# If you visit Ohio, don't leave your guns in the car



## Danaus29 (Sep 12, 2005)

In central Ohio there has been a huge increase of car break-ins. A lot of people are leaving their cars unlocked because it's cheaper to replace stuff than broken windows. But the police have been getting a lot of reports of guns being stolen from unlocked cars. 









Columbus police 'absolutely alarmed' about trend of stolen guns from cars


A search of Columbus police reports found nearly every day this month a gun was stolen from a car, many of which were unlocked.




www.10tv.com





"10TV searched Columbus police reports dating back to April 1. We found 25 reports of stolen guns and when car owners knew how the crooks got inside most of them reported they left their cars unlocked. "


----------



## GREENCOUNTYPETE (Jul 25, 2006)

don't leave your guns in the car any where you go and don't have gun or pro-gun stickers on your cars.

it is getting harder for criminals to get guns , breaking into gun stores smash and grab in the night has become common drive a stolen car through the wall then mob the store stealing hand guns 

don't go to places that don't let you carry they are a target for criminals and the parking lot is a target for theft.


----------



## Pony (Jan 6, 2003)

In most states, it is illegal to leave a firearm unattended in the car. 

Why would you leave your sidearm behind? Like @GREENCOUNTYPETE said, don't patronize businesses that want to disarm you.

Material

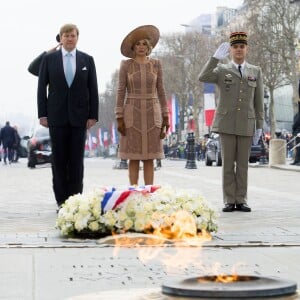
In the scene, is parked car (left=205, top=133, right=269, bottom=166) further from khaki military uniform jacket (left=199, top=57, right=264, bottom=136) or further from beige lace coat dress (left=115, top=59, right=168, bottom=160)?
beige lace coat dress (left=115, top=59, right=168, bottom=160)

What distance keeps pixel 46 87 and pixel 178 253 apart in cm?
396

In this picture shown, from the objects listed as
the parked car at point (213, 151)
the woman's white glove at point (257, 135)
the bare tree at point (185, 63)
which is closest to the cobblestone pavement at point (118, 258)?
the woman's white glove at point (257, 135)

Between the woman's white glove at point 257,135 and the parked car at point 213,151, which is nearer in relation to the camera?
the woman's white glove at point 257,135

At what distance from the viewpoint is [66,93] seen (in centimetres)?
974

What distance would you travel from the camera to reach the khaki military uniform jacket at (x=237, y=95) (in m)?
10.4

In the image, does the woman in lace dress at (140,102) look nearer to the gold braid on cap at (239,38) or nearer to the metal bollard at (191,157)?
the gold braid on cap at (239,38)

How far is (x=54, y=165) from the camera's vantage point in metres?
9.96

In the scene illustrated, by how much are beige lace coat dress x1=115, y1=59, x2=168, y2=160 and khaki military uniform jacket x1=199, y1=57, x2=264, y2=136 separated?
784mm

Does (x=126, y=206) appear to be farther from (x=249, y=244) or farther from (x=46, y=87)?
(x=46, y=87)

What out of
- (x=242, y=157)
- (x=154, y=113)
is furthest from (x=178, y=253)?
(x=242, y=157)

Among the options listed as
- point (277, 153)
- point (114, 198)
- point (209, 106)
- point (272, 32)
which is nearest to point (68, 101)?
point (114, 198)

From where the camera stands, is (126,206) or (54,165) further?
(54,165)

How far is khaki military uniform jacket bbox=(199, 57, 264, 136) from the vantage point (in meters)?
10.4

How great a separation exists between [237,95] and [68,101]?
1.89 metres
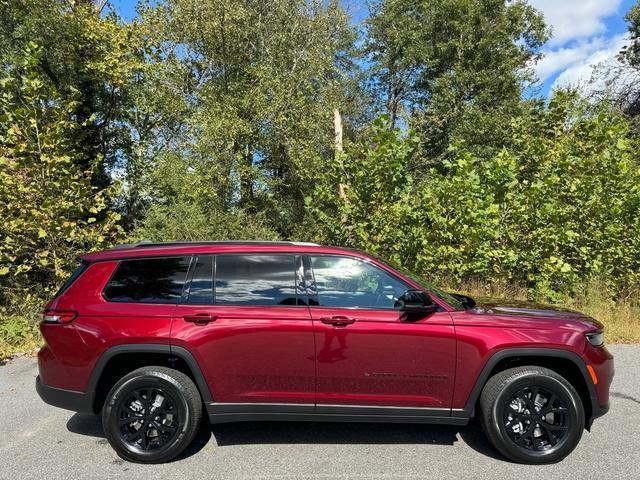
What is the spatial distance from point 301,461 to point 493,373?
5.42ft

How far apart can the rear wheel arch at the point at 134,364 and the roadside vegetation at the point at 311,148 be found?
4.20 meters

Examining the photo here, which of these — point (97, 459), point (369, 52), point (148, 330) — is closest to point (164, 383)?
point (148, 330)

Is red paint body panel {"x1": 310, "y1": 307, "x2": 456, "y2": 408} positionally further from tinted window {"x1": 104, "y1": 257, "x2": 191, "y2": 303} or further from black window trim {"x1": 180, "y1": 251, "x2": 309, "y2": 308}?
tinted window {"x1": 104, "y1": 257, "x2": 191, "y2": 303}

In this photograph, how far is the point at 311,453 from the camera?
3789mm

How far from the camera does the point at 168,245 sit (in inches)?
161

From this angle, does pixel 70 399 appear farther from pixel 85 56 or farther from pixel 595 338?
pixel 85 56

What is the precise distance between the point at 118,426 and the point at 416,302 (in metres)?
2.50

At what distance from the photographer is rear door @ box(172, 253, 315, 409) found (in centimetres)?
363

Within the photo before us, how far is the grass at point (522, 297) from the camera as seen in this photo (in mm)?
7227

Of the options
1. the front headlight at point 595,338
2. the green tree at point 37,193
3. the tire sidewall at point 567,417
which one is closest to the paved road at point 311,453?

What you need to do
Continue the forum thread about guns being stolen from cars in Ohio, starting right after its final post.

Output of the task
----------



## Danaus29 (Sep 12, 2005)

What is kind of stupid here is that some food delivery drivers have cc permits, but they aren't allowed to carry their firearms into their stores to pick up the food to take to the car.


----------



## GREENCOUNTYPETE (Jul 25, 2006)

Danaus29 said:


> What is kind of stupid here is that some food delivery drivers have cc permits, but they aren't allowed to carry their firearms into their stores to pick up the food to take to the car.


if they are like Pizza hut they officially prohibit them from carrying at all while working not much they can do about it in your car, the drivers would like to stay alive so if they have to defend themselves they just do it also knowing it is better to be alive and looking for a new job then carried by 6.

DEEP concealment is the way to go. some restraint uniforms don't lend themselves to this very well.


----------



## Danaus29 (Sep 12, 2005)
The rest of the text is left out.